* At The Comics Journal, Tucker Stone weighs in on the 19 best comics of 2012. Tucker's one of the great voices writing about comics right now, which makes it all the more astonishing to me that I haven't read one book, not one, of the 19 he talks about. And honestly? The Nick Fury one by Garth Ennis and Goran Parlov, I would read that, and probably will, eventually. But my life doesn't feel one degree less rich or fulfilling for having not read any of the comics Tucker highlights as among the best he read in 2012. And this is not a slam at Tucker at all, I like his writing and I am sure he loves the hell out of those 19 comics. No, this is me wishing there were 19 comics I loved that much in the past year. I wish, really, that there was even one.
* I am so far removed from my former complete immersion in comics that I can barely remember what I read in 2012, and the only other good comics that really come to mind for me are Waid's Daredevil, which I liked but not enough to stay with it forever, and Moore and O'Neill's final volume of League of Extraordinary Gentlemen, Century 2009, which was wild. I'll probably read that series as long as they keep at it.
* I dig Fatale by Brubaker and Phillips, but even that has only a shade of the joy I got from their collaborations on Sleeper and Criminal, and I admit I am chasing the dragon and hoping Fatale someday clicks for me and I suddenly see all the wonder and delight of their previous collaborations, especially Sleeper, which was just about the perfect intersection of Brubaker and Phillips's talents with what I am personally looking for in the comic books I read.

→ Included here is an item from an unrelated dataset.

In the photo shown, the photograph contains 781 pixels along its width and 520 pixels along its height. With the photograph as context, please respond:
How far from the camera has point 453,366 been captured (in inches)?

* After I wrote the above paragraph, I remembered that I bought the new issue (#11) of Fatale last weekend at Excellent Adventures in Ballston Spa, New York, and I settled in with it just before bedtime. Turns out, it was my favourite issue of the series to date, for reasons I suspect I have their origin in the end notes by writer Ed Brubaker. He says he's had this story -- an homage to H.P. Lovecraft in a more direct manner than we've seen to date in the Lovecraft-inspired series -- in the back of his head for years. More importantly, Brubaker informs us that this is the issue with which he has a clearer idea of what he wants to do, and crucially, what it is possible to do, with Fatale now that it is ongoing. The previous two story-arcs, while well-done and recommendable, both felt like Brubaker and Phillips were trying to adhere to the format they established with Criminal, but this breakthrough issue of Fatale indicates a new-found awareness of the greater freedom publishing through Image is allowing them. I suspect narratively and creatively, #11 will be remembered as the issue of this series in which its creators found their sea legs and began doing something truly noteworthy not only with the comics form, but with the possibilities inherent in true creator ownership of their work.
* Somewhat related: Tom Spurgeon links to Tucker Stone's best-of piece and uses it as a jumping-off point to briefly reflect on how the current batch of year-end best-of-2012 posts seems to indicate "some sort of critical rot." Maybe I'm the guy with a hammer who sees everything as a nail, but maybe it's the comics, not the critics. As entertainment, as art, 2012 was the worst year in comics of my life, a year in which the stories largely failed to engage me, the creators largely failed to enchant me, and the community largely failed, period. If the fairly disgraceful state of comics circa now is in any way finding its way into the thinking of critics as a whole, it's no wonder Spurgeon is smelling something rank out there in the blogosphere.